For more pictures, please enjoy my photo album:
Wintry Chicago

The Chicago Poem
for Ted Berrigan & Alice Notley
the bridges of Chicago
are not the bridges of Paris
or the bridges of Amsterdam
except they are a definition
almost no one bothers to define
like life full of surprises
in what now looks to be the oldest
modern American city
o apparition of the movie version of
the future circa 1931
the bridges soon filled with moving lines
of people workers' armies
in the darkness of first December visit
along the water
bend of the Chicago River
the cliffs of architecture like palisades
at night the stars in windows
stars in the poem you wrote a sky
through which the el train pulls its lights
in New York streets of childhood
is like a necklace (necktie) in the language of
old poems old memories
old Fritz Lang visions of the night before
the revolution the poor souls
of working people we all love
fathers or uncles
lost to us in dreams & gauze
of intervening 1960s
there are whole tribes of Indians
somewhere inhabiting
a tunnel paradise
they will wait it out still
with a perfect assurance of things to come
everyone so well read in old novels
maybe the economics of disaster Ted
depressions of the spirit
so unlike the bright promise of
the early years
gloss of the young life easing death
atop a hill in Lawrence Kansas
the afternoon sky became aluminum
played on a tambourine to calm
the serpent fear
the material corpse that leaves us vulnerable
everyone will come to it I think
I do not think you dig it
getting so out of hand so far away
but we remain & I will
make another visit soon
hope we can take a walk
together it is night & we are
not so bad off have turned forty
like poets happy with our sadness
we are still humans in a city overhung
with ancient bridges
you pop your pill I laugh
look back upon the future of
America & remember
when we both wrote our famous poems called
Modern Times

by Jerome Rothenberg

The Poetry Foundation
at Dearborn & Superior

Sunday, February 23, 2014

Be Gentle When You Touch Bread

Card / Poster from one of my favorite companies:
The Printery House ~ Conception Abbey ~ Missouri

A nice prayer for Friday, Saturday, Sunday or any day:

Be gentle when you touch bread.
Let it not lie uncared for, 
taken for granted or unwanted.

There is such beauty in bread,
Beauty of sun and soil, 
Beauty of patient toil.
Winds and rain caressed it,
Christ often blessed it
Be gentle when you touch bread.


A year or so ago, my friend Rozena, who lives and works and writes in Paris, posted this sweet anecdote:

"Back safely in gay Paris, thanks in large part to an 84 - year - old man with a cane who insisted on carrying my suitcase up two flights of stairs. Apparently after fighting in WWII and doing something - something french - accent - I - don't - understand - something in Province, that's the shit that keeps you young."
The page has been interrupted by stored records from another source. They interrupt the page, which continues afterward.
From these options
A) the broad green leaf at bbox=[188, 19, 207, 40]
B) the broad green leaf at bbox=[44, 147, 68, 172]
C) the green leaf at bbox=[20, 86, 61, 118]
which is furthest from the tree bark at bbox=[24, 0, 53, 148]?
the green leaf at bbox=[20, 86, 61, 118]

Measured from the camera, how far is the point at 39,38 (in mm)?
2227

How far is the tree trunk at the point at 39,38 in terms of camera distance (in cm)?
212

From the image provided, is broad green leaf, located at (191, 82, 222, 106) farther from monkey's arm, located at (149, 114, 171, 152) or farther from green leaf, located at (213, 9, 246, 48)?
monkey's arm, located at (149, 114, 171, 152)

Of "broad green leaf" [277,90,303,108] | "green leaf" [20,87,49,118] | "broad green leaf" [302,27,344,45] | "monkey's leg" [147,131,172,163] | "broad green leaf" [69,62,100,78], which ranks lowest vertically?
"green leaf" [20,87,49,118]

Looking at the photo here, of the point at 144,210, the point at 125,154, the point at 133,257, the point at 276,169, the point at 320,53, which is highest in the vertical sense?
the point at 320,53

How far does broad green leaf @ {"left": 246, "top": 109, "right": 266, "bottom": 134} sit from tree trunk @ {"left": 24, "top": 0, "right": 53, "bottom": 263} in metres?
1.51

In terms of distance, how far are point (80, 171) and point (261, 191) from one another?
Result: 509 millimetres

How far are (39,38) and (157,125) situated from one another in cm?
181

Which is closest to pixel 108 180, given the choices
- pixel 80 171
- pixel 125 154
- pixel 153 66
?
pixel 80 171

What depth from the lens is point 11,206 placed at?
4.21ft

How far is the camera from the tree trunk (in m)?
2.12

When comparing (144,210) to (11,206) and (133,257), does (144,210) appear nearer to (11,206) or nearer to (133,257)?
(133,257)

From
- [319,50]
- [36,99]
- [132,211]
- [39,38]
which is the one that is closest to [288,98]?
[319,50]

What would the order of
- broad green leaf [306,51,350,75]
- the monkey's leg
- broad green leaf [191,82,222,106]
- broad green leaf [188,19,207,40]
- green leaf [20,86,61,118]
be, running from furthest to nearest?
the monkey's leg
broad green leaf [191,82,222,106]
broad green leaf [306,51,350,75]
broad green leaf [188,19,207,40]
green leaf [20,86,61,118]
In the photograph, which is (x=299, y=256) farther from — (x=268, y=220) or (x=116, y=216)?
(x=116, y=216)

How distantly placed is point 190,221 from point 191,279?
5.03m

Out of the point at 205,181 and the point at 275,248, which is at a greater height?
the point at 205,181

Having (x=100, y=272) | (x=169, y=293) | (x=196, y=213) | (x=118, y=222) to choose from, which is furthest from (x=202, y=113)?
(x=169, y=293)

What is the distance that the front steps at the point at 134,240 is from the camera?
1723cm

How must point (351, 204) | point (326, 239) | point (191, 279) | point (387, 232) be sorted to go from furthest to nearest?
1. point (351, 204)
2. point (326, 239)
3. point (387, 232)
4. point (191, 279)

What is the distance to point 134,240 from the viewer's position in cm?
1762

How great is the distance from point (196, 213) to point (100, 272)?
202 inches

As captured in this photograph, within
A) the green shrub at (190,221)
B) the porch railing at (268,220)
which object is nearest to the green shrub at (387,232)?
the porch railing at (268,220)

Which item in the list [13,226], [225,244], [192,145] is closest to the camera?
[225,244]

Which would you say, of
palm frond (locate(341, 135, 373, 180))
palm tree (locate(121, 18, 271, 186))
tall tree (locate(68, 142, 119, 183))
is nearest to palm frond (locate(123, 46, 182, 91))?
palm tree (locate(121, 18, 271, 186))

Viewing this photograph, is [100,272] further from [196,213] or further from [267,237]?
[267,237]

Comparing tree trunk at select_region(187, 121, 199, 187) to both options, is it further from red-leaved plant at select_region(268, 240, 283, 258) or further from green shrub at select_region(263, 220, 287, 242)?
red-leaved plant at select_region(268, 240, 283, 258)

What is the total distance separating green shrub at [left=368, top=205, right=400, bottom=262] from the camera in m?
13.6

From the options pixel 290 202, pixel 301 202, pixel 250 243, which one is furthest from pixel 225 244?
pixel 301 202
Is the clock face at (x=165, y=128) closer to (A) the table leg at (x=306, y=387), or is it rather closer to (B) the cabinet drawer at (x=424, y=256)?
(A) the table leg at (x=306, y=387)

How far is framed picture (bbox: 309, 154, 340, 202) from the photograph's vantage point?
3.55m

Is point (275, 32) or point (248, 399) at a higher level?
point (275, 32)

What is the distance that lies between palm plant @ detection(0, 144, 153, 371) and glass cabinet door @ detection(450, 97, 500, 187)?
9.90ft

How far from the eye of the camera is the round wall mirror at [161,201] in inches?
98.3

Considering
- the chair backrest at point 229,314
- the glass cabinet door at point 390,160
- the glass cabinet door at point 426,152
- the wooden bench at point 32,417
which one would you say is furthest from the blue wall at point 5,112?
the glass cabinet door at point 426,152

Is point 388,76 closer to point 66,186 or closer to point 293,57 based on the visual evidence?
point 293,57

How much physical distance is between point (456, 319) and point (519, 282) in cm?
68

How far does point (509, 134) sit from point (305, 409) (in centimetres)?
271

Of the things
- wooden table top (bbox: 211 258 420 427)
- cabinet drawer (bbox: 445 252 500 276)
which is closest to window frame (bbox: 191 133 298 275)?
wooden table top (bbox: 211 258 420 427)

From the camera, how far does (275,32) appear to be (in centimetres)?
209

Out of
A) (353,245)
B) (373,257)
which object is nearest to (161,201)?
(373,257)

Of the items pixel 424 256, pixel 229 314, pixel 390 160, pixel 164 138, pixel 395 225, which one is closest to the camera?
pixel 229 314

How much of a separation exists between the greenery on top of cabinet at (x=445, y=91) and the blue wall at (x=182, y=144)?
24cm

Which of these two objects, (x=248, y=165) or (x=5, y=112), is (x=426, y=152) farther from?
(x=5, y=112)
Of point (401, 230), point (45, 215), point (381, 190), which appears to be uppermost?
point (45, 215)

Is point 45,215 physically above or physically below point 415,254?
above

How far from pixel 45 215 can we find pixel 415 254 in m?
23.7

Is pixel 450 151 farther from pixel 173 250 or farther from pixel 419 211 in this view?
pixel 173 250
I loved Rozena's story and recommended that she save it for a future magazine article. It struck a chord with me because I had recently had a similar experience at the supermarket, loading up my car with donated day - old bread to take to the Food Pantry. My 80 - something guy was having a cup of coffee at the little Starbucks counter that is inside our grocery store, right near the bakery. He asked where I was going with all that bread, and then volunteered to help me wheel it out to my car. When we were done, he said, "Well, I better get back in there and pay for my coffee."

There was something so straightforward about his chivalry and so trusting about his closing remark, like a scene right out of Pleasantville or Mayberry R.F.D. It totally made my day. Maybe it was because a kind stranger had just been so gentle about bread.

Delivery Day

Thursday, February 20, 2014

Kiss Pie!

Before the Valentine Season Slips Away

Now seems like as good a time as any to explain why, in our family, we say "Kiss Pie!"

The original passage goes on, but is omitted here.